I wonder, are bare hub motors too difficult to install for someone who hasn't really done anything more advanced than changing an inner tube?

Has anyone compared 200w throttle power to a 250w pedelec, which did you prefer?

I suppose it's not practical to get a 250w motor and then use a 200w controller to limit it's power because 1. It might have 250w printed on the motor and I'd have to explain about the controller limiting it and 2. I'd be down clocking it to a less efficient motor speed. Unfortunately this would limit my options.
Maybe there will be 200w double geared hub motors in the future?

Do people think that batteries will become a lot more affordable in the next year or so (because of things like Tesla gigafactory etc.) or so, or there won't be much change to the price per watt hour?

Its dead easy (& i like u am pretty hopeless mechanically, swp wheel & plug in&attach other electrical bits) if its a complete wheel on the front (watch its not a crap rim supplied- double walled at least). harder & tighter fit on back i imagine. Power cable to front motor is longer.

Simple, get a 250w pedalec & deactivate pedelec & annoying & superfluous speed limiter. Dunno how but i know its easy, just unplug them at controller or move the sensor magnet on the spokes, which probably confuses speedometer also.

yes, batteries are always getting better and cheaper. Hence my suggestion that, as u r the last man standing happy with 2/250 watts cos u have the bike for it, u can freeload & buy time on the buyer's market discards of the power hungry upgraders. A common 10ah 36v li-mn battery is theoretically 360w for an hour (a big lie, unlike lifepo4), but it may do 250w for almost an hour, ~200w for the last 20 mins?.

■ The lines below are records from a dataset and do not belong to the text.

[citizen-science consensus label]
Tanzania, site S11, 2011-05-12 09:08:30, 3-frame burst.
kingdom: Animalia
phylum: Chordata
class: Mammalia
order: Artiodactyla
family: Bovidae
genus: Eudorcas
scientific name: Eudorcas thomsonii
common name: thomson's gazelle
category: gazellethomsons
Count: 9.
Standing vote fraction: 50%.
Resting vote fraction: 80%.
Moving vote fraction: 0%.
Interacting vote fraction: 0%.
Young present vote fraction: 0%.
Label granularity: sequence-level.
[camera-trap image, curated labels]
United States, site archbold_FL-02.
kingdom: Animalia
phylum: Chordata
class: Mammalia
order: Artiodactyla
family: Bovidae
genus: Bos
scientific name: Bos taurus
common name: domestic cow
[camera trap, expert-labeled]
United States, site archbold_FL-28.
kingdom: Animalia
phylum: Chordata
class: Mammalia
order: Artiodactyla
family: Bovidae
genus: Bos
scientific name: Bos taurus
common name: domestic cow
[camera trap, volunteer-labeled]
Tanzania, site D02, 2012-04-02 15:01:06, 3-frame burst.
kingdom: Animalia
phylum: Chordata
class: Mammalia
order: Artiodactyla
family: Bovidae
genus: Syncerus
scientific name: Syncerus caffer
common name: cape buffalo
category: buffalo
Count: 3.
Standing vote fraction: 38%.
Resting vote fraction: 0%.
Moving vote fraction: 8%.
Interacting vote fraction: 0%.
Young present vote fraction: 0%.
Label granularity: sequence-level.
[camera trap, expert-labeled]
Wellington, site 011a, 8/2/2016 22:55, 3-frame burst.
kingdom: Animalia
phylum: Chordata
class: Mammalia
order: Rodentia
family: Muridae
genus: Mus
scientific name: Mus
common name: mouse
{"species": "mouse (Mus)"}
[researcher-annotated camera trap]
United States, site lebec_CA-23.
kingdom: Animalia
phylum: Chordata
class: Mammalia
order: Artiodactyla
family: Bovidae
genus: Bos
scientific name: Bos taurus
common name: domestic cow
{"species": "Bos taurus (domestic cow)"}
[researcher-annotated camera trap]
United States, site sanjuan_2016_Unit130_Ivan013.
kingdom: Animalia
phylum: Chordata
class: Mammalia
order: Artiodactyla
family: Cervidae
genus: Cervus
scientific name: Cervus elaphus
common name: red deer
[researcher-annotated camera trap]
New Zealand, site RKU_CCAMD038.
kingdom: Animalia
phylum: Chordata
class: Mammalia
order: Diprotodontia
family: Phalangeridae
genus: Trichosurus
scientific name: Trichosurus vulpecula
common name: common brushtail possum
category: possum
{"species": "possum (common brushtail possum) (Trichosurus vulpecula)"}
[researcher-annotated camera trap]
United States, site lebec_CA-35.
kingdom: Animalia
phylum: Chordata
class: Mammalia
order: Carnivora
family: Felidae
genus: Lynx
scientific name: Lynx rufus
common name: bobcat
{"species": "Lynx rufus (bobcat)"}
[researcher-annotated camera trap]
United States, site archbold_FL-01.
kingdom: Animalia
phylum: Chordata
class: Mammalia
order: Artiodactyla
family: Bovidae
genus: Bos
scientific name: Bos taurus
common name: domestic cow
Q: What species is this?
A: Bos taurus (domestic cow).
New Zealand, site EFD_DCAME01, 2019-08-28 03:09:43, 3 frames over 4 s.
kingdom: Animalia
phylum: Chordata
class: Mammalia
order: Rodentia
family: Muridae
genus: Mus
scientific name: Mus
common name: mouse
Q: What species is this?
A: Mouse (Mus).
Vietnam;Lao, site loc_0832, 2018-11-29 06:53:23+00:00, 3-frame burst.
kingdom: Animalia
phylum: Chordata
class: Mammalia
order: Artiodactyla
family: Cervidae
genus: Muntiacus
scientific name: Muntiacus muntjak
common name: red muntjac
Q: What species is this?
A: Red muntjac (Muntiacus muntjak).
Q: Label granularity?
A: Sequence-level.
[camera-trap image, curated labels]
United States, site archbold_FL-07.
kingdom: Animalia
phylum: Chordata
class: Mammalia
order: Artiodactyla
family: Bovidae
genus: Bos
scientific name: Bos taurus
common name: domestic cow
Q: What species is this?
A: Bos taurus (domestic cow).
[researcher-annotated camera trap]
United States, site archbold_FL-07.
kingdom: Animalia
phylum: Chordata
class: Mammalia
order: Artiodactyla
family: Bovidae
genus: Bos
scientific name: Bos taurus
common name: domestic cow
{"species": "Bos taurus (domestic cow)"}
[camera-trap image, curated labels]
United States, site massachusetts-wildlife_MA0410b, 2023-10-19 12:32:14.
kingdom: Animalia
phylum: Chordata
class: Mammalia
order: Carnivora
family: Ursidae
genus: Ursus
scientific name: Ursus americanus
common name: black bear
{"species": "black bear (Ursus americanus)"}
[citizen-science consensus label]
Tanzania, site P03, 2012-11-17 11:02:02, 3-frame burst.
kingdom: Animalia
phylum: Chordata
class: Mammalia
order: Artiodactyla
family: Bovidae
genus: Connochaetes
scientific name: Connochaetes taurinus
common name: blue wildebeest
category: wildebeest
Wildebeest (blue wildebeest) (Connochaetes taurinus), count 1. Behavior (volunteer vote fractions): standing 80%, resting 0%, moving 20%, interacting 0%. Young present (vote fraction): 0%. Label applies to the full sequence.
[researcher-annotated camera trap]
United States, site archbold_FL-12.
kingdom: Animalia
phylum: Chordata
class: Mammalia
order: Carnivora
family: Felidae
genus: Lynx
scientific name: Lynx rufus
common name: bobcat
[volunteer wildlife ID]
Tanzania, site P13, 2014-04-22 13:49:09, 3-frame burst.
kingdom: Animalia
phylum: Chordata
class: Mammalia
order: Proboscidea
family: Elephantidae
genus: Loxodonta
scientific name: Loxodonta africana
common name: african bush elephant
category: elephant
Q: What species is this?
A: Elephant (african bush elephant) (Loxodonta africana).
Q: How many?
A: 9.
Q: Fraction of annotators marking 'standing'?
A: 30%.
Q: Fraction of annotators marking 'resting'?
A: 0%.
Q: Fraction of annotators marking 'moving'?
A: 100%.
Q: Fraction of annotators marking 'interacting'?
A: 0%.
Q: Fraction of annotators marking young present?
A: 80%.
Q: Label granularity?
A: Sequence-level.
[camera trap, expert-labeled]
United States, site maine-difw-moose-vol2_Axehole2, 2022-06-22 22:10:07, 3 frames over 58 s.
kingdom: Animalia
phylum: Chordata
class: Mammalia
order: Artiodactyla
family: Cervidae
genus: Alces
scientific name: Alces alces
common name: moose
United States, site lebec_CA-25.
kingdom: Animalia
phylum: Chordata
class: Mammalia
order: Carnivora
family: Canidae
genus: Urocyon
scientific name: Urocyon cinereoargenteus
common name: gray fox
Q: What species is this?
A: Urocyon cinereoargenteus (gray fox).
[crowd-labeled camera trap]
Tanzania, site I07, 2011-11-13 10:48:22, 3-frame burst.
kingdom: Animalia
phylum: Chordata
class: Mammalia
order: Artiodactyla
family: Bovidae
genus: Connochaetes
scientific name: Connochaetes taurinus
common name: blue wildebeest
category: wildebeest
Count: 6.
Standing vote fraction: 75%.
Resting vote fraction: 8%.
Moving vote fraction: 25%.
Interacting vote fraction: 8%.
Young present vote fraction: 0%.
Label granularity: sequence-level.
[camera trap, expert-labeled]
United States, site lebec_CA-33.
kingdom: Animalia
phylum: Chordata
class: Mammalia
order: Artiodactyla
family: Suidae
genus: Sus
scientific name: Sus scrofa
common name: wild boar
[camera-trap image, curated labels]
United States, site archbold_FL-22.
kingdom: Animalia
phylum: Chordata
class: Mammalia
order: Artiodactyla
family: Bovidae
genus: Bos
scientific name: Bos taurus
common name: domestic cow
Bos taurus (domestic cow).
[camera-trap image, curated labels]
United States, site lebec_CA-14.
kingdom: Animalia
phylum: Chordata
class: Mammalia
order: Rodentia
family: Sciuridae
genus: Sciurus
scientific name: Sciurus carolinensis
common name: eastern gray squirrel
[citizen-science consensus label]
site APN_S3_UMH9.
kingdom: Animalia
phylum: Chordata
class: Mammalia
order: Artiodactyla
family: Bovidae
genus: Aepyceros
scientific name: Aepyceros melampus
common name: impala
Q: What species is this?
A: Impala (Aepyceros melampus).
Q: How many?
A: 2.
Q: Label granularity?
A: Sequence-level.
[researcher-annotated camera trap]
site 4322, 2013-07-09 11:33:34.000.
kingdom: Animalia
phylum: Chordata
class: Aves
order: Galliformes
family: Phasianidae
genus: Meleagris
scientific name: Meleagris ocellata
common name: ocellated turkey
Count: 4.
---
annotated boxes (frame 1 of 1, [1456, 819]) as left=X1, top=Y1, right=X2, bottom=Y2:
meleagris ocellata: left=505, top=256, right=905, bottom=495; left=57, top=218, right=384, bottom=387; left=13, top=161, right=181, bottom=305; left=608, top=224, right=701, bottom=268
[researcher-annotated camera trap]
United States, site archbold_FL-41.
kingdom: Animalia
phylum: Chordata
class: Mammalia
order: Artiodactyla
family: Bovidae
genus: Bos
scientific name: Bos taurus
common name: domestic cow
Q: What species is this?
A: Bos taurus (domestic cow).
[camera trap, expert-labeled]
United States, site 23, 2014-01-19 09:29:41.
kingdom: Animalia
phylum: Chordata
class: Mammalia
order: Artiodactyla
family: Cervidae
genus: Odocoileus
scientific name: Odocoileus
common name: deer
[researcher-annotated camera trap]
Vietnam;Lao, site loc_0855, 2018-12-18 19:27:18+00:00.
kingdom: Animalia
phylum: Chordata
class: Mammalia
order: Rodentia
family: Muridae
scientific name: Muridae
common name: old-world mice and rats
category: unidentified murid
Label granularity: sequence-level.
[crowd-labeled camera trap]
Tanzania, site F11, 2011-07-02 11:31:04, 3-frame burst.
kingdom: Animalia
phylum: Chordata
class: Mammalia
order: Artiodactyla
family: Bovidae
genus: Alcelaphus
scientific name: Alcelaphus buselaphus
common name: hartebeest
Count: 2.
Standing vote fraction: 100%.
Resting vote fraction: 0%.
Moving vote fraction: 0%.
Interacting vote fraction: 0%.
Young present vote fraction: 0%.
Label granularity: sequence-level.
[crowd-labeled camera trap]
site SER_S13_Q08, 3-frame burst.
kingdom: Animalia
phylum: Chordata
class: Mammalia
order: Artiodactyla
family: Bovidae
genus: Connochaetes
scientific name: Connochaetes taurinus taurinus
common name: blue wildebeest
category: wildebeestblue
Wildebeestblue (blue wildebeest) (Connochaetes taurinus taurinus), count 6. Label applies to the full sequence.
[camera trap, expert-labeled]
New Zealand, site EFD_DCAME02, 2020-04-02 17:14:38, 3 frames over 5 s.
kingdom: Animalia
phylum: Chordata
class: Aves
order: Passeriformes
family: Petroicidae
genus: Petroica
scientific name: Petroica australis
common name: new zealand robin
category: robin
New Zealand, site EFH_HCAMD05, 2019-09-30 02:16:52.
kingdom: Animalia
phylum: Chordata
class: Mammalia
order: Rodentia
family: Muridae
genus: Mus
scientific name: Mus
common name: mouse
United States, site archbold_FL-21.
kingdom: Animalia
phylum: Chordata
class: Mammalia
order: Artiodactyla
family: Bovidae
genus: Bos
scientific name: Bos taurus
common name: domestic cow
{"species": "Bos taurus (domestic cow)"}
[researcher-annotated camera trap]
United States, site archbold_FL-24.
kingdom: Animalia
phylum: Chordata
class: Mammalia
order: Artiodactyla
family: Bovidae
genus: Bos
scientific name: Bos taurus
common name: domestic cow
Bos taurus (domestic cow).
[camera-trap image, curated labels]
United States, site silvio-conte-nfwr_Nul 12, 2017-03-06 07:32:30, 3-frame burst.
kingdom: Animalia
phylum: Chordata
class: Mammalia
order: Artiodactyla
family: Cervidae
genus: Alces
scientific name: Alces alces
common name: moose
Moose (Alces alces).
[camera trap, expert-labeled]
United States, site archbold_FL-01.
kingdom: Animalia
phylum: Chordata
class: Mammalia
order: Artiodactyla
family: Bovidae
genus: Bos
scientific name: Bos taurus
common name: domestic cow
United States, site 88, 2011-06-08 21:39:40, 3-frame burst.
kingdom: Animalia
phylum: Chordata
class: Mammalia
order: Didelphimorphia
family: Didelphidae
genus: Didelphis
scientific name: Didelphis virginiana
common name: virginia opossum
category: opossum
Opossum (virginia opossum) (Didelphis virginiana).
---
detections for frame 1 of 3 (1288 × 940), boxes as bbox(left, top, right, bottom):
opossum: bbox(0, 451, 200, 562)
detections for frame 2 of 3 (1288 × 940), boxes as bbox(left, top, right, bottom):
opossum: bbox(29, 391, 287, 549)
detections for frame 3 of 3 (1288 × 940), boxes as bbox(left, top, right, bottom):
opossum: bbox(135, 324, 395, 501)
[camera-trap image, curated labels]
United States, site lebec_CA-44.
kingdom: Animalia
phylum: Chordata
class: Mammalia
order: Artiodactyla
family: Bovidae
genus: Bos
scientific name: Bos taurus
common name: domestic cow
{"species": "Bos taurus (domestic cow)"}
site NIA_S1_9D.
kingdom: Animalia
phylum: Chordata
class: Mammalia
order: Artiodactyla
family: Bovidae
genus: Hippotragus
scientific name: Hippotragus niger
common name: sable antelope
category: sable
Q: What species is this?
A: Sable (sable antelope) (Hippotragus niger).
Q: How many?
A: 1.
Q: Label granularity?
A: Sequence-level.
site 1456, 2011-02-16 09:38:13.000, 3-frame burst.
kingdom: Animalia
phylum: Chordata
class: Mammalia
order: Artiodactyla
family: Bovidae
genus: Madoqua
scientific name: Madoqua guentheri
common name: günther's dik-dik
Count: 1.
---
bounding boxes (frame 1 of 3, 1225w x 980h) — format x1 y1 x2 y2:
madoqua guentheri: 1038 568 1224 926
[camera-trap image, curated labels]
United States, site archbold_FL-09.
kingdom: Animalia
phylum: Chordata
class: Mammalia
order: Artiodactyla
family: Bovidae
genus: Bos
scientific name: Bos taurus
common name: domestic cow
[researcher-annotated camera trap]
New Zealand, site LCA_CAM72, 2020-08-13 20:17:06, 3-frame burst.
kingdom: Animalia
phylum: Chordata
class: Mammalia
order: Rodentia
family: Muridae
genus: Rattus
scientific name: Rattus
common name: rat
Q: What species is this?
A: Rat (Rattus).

Yes, 2 speed exist now. Is a thread currently here now on ES (a guy in process of buying it). search on xiongda. As before, highly recommended if it fits ok, as am confidant it will, given u have rim brakes. Bit heavier at 3.5kg. U will nee to familiarise uself with "torque arms" for hub motors generally, but more so for heavier or more powerful motors. They strengthen the main stress point on the forks at the axle, by transferring/sharing torque to a second, stronger point on the fork. Simple but necessary. An old spanner will do at a pinch.
 
Thanks, so you are saying lifepo4 is closer to its rated capacity?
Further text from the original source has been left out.